What the task requires ->
Lines before the one containing "Given what you" are excluded; reproduce that line and all lines after it in the entries below, exactly.

[Items from a dataset]
◆ ◆ ◆

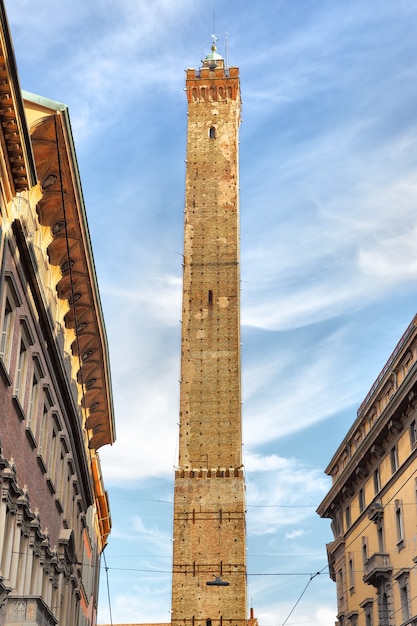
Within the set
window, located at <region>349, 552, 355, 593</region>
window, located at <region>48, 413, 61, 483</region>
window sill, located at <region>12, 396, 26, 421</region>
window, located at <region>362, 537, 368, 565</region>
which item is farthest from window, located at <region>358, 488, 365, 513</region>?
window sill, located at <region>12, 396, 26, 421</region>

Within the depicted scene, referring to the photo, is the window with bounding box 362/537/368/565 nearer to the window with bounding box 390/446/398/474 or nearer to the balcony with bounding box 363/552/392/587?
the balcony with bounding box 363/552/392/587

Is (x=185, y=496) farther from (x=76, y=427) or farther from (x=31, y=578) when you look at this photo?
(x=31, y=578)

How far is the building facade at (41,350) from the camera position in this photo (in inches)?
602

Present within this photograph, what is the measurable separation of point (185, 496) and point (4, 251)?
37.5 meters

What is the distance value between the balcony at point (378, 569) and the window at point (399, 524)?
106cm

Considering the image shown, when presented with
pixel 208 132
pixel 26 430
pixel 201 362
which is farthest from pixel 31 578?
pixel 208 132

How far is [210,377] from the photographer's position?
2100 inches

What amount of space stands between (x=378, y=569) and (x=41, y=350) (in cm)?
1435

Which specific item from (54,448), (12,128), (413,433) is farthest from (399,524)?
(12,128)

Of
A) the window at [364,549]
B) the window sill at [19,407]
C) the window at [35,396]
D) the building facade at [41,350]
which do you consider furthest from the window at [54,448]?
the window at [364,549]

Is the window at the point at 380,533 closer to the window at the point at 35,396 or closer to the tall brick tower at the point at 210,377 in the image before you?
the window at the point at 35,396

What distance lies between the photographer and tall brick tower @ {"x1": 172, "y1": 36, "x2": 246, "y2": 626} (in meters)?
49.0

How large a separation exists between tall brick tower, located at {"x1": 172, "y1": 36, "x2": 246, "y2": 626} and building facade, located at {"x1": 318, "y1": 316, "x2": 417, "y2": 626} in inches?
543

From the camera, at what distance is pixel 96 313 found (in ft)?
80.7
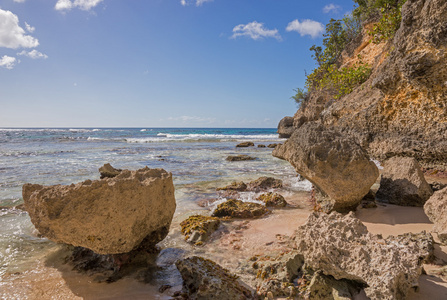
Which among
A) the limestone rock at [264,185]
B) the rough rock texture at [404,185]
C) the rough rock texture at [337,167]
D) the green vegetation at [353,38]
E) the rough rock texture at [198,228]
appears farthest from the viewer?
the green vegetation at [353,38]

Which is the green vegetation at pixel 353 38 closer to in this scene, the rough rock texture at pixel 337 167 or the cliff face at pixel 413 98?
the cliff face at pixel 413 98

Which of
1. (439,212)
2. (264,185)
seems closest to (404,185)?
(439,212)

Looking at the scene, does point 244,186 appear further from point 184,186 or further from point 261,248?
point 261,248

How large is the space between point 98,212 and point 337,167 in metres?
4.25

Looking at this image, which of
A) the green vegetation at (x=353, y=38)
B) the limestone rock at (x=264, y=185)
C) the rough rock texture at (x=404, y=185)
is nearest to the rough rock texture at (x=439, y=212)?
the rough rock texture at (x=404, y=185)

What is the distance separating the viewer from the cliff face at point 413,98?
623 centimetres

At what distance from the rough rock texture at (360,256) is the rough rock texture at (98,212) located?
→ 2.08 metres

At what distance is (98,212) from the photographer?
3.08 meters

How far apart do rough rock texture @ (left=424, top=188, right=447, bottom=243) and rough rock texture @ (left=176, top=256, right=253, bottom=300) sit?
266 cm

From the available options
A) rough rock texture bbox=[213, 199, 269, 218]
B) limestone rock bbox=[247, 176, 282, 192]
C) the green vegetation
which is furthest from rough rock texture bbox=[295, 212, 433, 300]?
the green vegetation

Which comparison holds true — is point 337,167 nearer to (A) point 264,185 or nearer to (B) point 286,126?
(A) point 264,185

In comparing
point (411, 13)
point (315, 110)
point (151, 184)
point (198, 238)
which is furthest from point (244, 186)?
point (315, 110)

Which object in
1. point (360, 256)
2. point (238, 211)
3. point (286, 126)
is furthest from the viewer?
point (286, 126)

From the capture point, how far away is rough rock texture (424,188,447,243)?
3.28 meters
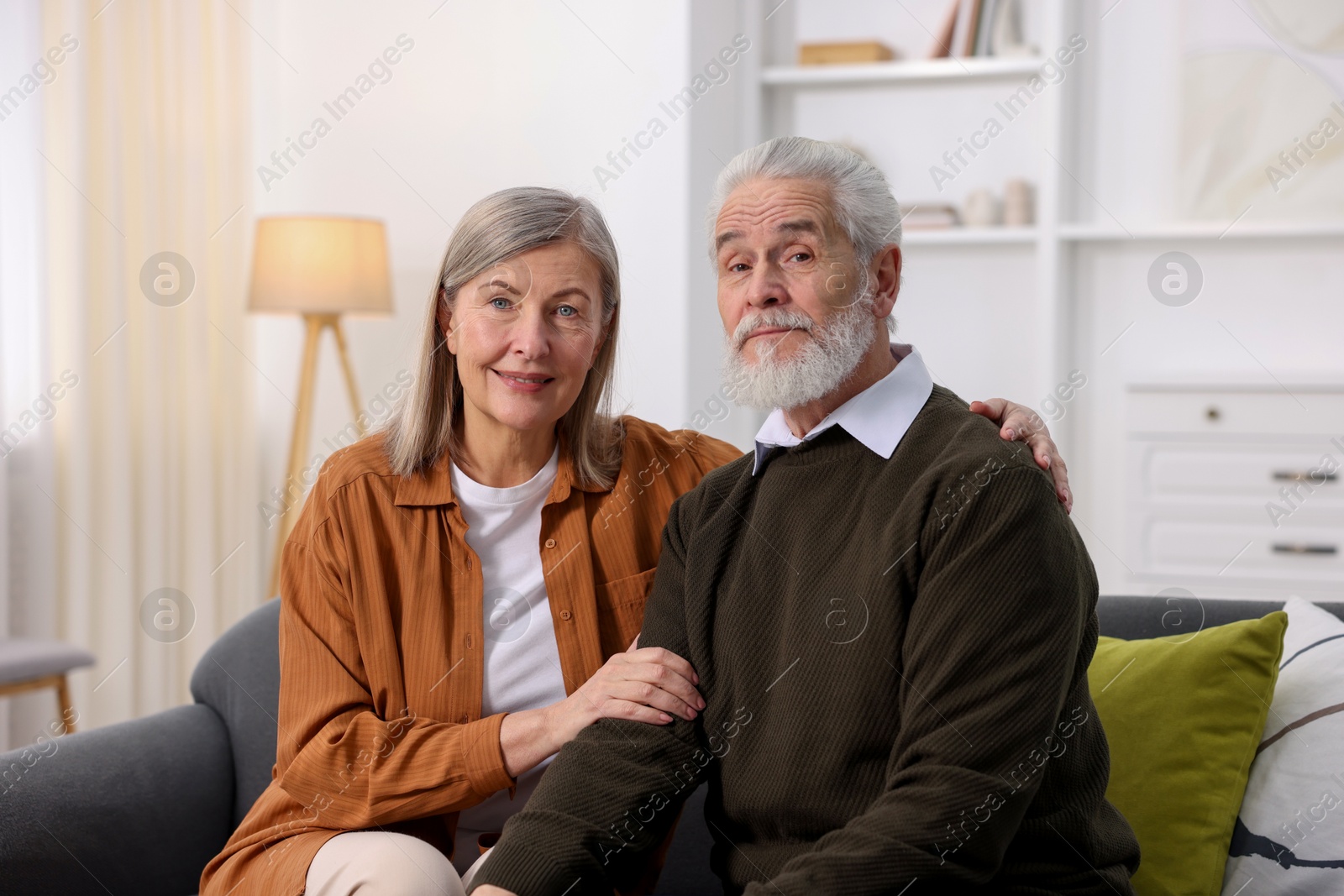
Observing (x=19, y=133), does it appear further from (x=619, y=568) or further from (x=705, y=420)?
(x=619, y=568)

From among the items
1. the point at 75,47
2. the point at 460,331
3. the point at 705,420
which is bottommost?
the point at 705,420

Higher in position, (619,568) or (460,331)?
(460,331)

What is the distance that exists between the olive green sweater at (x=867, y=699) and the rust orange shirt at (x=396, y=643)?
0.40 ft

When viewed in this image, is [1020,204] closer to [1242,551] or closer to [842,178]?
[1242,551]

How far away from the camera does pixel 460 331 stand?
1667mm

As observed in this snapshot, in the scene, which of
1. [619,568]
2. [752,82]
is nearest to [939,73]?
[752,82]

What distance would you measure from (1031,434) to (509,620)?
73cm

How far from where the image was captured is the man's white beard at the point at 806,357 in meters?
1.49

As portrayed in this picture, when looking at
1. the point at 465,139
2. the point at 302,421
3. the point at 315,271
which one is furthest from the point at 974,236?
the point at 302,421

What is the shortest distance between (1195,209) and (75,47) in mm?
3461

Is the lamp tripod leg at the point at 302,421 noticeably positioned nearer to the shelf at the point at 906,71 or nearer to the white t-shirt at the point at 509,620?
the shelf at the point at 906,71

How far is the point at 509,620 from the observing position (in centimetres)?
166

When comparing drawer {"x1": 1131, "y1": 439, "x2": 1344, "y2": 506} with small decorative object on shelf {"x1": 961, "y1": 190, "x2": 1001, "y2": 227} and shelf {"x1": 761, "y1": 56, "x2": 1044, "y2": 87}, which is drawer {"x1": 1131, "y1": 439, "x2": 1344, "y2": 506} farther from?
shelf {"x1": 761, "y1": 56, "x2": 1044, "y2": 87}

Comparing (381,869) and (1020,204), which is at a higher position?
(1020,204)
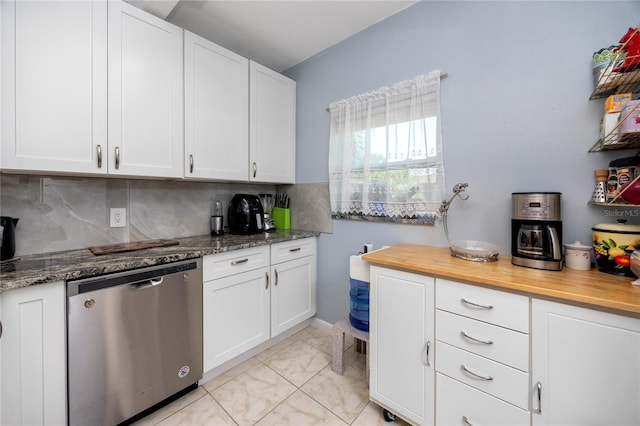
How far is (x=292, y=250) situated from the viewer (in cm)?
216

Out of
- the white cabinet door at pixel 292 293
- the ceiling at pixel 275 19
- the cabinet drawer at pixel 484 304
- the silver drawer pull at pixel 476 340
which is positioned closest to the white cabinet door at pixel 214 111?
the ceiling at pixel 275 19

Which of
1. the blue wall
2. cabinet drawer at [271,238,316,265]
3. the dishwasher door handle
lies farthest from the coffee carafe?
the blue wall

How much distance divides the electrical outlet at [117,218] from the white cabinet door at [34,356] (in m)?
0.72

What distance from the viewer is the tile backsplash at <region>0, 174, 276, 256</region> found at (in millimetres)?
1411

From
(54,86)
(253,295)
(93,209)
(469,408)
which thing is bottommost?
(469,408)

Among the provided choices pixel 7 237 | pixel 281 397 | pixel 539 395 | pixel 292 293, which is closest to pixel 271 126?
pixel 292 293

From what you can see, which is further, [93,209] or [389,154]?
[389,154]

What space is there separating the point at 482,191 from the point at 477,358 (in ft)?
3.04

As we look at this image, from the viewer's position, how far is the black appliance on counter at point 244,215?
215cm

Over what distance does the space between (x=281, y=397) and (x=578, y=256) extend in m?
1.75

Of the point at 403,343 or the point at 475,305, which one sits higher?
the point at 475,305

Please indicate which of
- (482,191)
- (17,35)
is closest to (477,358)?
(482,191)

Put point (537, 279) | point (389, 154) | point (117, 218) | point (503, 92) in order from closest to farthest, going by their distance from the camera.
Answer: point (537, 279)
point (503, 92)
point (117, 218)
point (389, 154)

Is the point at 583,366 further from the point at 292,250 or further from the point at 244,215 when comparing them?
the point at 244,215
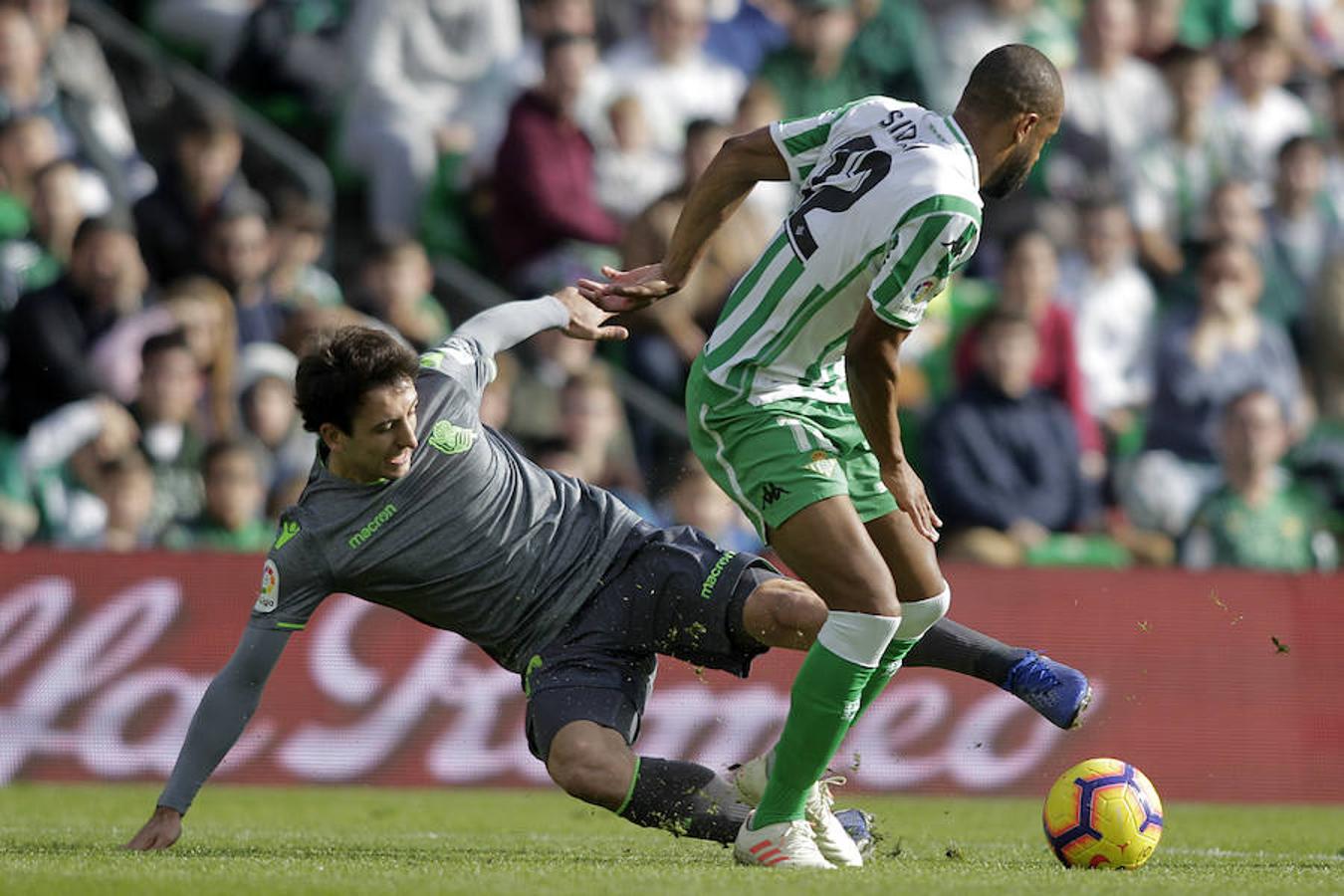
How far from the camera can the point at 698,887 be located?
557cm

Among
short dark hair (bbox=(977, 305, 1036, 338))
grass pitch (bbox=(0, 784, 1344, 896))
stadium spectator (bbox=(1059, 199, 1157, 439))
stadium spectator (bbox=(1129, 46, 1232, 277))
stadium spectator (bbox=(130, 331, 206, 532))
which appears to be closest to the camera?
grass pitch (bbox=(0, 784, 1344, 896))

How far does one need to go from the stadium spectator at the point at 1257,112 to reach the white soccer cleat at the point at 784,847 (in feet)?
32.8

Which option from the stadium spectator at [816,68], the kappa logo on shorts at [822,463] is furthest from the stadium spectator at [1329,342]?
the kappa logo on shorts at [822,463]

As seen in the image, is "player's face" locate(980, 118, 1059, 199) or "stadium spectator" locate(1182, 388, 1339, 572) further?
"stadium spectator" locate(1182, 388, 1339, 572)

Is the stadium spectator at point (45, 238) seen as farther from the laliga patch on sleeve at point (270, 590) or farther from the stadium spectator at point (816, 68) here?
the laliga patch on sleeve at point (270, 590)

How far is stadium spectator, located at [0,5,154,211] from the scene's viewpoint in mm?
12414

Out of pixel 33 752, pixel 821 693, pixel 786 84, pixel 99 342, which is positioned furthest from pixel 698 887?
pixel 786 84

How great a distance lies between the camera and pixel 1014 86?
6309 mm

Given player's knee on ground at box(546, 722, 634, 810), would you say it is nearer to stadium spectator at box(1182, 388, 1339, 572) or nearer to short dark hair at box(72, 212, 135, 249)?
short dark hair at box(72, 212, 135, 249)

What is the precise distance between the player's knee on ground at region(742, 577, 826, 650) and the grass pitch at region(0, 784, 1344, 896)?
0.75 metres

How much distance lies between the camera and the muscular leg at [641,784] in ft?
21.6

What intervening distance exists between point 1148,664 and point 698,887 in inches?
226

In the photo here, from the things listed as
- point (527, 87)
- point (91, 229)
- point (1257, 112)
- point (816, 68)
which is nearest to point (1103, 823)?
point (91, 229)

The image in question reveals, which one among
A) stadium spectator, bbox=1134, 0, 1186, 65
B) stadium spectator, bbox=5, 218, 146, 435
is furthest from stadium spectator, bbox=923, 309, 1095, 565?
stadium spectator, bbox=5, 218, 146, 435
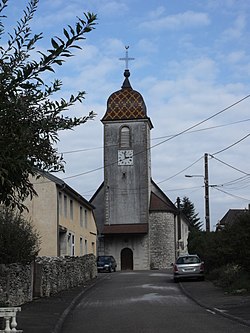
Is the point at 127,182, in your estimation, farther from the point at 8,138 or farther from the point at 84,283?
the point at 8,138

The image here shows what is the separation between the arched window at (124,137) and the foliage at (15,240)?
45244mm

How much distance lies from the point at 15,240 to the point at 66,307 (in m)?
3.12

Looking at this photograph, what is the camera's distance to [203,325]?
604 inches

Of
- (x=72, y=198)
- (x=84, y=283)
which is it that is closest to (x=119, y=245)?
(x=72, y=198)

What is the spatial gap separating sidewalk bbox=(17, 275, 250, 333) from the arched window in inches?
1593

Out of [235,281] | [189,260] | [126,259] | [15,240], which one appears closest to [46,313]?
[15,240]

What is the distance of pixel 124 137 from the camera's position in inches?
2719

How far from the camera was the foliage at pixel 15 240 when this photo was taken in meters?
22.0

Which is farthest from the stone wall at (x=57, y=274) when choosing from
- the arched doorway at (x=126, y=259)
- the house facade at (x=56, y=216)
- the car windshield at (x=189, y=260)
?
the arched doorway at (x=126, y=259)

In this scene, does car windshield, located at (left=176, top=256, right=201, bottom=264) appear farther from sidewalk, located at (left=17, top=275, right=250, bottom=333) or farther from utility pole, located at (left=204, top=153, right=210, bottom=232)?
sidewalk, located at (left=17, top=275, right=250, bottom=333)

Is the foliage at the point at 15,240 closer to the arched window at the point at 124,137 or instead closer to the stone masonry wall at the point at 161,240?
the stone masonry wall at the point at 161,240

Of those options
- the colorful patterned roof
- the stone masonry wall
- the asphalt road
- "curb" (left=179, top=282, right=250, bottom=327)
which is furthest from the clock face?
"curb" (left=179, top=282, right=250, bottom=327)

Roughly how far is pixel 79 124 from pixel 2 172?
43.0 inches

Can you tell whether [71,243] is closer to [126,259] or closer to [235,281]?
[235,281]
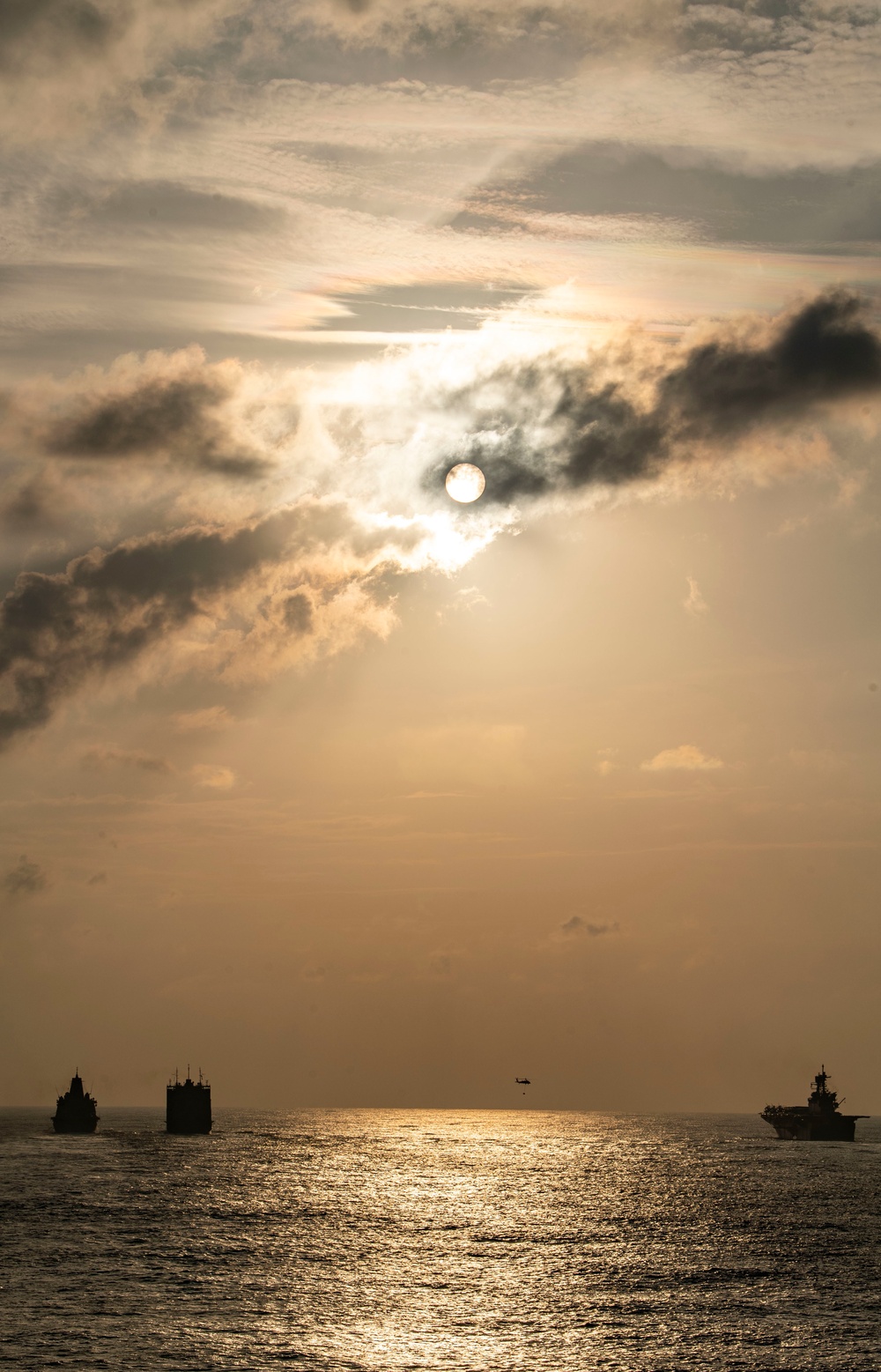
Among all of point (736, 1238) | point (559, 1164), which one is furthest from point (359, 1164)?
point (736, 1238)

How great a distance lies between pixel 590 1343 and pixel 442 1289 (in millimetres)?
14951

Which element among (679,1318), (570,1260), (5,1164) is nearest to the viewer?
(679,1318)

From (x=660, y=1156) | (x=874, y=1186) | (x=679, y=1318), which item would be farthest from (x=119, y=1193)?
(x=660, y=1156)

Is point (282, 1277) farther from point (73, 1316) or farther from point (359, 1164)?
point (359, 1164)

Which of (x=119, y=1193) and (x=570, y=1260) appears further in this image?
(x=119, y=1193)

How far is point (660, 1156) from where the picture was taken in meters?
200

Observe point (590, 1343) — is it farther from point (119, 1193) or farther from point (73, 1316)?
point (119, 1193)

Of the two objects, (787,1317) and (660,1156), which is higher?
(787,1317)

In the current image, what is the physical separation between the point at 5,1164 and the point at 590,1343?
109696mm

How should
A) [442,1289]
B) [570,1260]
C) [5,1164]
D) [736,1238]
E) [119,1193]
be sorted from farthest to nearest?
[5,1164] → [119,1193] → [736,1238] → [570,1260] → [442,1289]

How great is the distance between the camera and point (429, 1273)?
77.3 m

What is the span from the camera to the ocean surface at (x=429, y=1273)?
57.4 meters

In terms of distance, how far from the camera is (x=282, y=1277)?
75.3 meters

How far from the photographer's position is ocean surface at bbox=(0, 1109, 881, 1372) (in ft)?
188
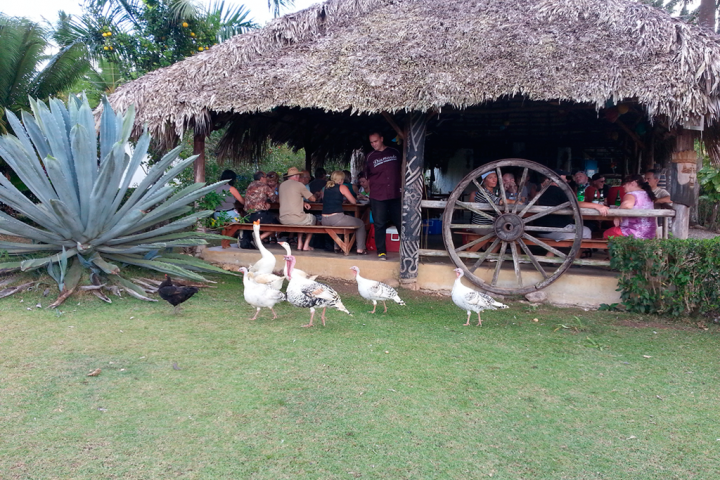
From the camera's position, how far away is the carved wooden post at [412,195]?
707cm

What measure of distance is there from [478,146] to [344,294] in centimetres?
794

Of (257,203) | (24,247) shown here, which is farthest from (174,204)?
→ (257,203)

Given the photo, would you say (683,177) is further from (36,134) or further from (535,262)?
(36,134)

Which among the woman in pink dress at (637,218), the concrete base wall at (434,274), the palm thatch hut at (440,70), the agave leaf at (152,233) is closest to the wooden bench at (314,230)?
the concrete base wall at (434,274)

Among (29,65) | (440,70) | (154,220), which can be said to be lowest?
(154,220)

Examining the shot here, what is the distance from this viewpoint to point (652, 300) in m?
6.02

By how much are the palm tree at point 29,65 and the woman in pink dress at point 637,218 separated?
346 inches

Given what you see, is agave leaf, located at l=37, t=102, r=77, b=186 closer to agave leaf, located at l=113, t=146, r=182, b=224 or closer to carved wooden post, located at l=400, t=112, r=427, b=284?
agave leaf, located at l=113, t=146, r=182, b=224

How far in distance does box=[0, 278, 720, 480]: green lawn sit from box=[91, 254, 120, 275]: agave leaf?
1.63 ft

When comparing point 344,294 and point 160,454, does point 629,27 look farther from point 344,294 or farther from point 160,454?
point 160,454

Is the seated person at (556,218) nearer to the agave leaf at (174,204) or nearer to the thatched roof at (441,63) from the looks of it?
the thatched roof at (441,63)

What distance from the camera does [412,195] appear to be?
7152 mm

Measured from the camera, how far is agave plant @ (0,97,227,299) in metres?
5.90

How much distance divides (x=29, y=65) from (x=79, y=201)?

◆ ◆ ◆

Written response ->
Given what you see, is agave leaf, located at l=37, t=102, r=77, b=186 closer to agave leaf, located at l=113, t=146, r=182, b=224 or closer to carved wooden post, located at l=400, t=112, r=427, b=284?
agave leaf, located at l=113, t=146, r=182, b=224

How far in distance does box=[0, 278, 720, 480]: green lawn sit from box=[91, 254, 120, 275]: agave leaf?
1.63 ft

When comparing point 344,294 and point 160,454, does point 629,27 look farther from point 344,294 or farther from point 160,454?
point 160,454

Is the seated person at (556,218) nearer to the agave leaf at (174,204) or nearer to the thatched roof at (441,63) from the looks of it?
the thatched roof at (441,63)

What distance from the camera does [412,195] appear to be?
7152 mm

Measured from the camera, how far is agave plant @ (0,97,227,299) in metres?
5.90

How much distance divides (x=29, y=65) from (x=79, y=201)?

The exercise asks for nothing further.